Профессор принялся шагать по перевязочной, бросая взгляды на главврача. Тот бесшумно вышел и вскоре вернулся с тюбиком в руках. Сестра выдавила желтоватую мазь на марлевую повязку и, приложив ее к ранке, принялась бинтовать ногу. Она не заметила, как к ней подошел профессор.





— Снимите повязку! — потребовал профессор и нагнулся над забинтованной ногой Васеева. Увидев полоску мази на марле, он взорвался: — Вы видите, как выполняют мои и ваши указания? Я же потребовал втирать мазь, а не просто прикладывать! Втирать! А она, — он указал на медсестру, — боится поцарапать ранку своими огромными когтями и делает по-своему! Наказать и объявить всему персоналу! А летчика готовьте к барокамере. Начнем применять гипербарическую оксигенацию.

Профессор с силой толкнул дверь и, тяжело дыша, вышел в коридор. За ним поспешил и главврач.

Ранка после применения нового лекарства начала затягиваться, припухлость и краснота уменьшились, и Геннадий воспрянул духом. Вечерами, когда на город опускалась темнота, он делал небольшие пробежки в дальнем углу сквера: зарядку начинал с приседаний, число которых ежедневно увеличивал. Боли становились приглушеннее, и он часто не замечал их. Утром спешил к киоску, набирал множество газет и журналов, усаживался на скамейку и, стараясь не пропустить ни одного интересного события, читал до тех пор, пока не наступало время перевязки.

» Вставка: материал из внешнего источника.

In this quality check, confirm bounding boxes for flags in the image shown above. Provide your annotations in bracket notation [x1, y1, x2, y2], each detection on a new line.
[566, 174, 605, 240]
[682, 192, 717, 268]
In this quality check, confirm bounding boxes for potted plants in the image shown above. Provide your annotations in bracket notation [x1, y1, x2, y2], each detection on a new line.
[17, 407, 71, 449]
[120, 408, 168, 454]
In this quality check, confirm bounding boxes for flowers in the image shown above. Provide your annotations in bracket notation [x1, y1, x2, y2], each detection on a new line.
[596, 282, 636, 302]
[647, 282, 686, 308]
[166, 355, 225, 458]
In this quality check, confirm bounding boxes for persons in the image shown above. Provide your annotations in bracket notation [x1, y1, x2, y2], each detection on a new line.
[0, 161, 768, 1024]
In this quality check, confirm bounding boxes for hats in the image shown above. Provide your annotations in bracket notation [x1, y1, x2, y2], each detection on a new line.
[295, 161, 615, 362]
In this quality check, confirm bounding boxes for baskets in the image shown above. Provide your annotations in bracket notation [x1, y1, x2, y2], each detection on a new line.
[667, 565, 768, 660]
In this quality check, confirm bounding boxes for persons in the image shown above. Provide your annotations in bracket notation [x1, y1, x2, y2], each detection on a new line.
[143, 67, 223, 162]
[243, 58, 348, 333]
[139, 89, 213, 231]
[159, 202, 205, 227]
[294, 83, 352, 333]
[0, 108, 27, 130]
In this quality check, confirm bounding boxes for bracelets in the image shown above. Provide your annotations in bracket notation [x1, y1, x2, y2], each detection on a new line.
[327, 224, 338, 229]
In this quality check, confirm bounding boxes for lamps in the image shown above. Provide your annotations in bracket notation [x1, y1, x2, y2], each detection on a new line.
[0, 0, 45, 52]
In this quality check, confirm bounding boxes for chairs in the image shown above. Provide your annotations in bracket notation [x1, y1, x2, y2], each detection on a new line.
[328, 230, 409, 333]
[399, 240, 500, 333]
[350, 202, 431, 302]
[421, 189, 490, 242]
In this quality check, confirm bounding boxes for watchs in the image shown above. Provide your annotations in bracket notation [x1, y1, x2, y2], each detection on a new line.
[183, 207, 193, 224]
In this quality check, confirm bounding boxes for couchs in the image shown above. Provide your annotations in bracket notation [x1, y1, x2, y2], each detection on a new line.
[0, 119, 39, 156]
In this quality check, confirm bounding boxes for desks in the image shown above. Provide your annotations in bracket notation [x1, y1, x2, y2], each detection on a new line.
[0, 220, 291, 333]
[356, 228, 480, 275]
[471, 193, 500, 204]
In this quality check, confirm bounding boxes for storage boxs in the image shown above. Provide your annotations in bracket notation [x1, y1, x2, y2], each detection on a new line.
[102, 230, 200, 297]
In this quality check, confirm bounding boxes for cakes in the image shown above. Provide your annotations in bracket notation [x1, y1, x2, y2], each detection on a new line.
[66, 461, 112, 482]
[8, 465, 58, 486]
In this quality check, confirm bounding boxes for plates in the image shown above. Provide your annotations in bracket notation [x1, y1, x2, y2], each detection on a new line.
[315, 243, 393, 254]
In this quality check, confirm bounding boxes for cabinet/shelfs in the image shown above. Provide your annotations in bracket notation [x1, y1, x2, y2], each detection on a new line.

Во время одной из перевязок Геннадий неожиданно увидел, что краснота вокруг свища стала гуще и угрожающе расползлась по всей ступне. Он спрашивающе посмотрел на медсестру:

— Что это? Припухлость появилась.

Медсестра растерянно развела руками:

— Не знаю…

Геннадий слышал от полкового врача Графова, что гангрена ног начинается с красноты и припухлости. При виде распухшей ступни ужас холодком пополз по телу, и он, не в силах сопротивляться ему, сжался. Что-то саднящее застряло в голове и мешало думать. Он не слышал, как медсестра позвонила главврачу. Тот явился тут же, приподнял ногу Геннадия и, покачивая головой, долго щупал ее. Затем бросил сестре:

— Начинайте вводить антибиотики. Назначение я запишу в историю болезни.

В глазах главврача Геннадий заметил беспокойство и, стряхнув с себя оцепенение, глухо спросил:

— Что это, доктор?

Занятый историей болезни, тот не ответил.

— Что случилось? — переспросил Геннадий.

— Ничего особенного, — успокоил его врач, не поднимая глаз. — Небольшое обострение.

— Я вас спрашиваю, доктор, что произошло? Я же вижу…

Главврач поднялся из-за стола, закрыл историю болезни и подошел к Васееву.

— Инфекция, Геннадий Александрович, — глухим, упавшим голосом произнес он и виновато развел руками.